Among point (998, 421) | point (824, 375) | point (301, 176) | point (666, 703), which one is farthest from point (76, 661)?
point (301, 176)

────────────────

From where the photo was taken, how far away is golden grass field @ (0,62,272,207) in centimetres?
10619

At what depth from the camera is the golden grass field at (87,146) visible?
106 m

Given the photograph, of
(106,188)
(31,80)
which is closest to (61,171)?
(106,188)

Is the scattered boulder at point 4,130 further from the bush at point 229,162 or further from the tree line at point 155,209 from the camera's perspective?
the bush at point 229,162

────────────────

-- WORK REQUIRED --
Return each line of the data above that contains the string "point". Case counts when matching.

-- RESULT BELOW --
Among point (998, 421) | point (824, 375) | point (301, 176) | point (666, 703), which one is farthest from point (76, 661)?
point (301, 176)
Is the scattered boulder at point 4,130 further from the bush at point 229,162 or further from the tree line at point 155,209 from the camera's perspective?
the bush at point 229,162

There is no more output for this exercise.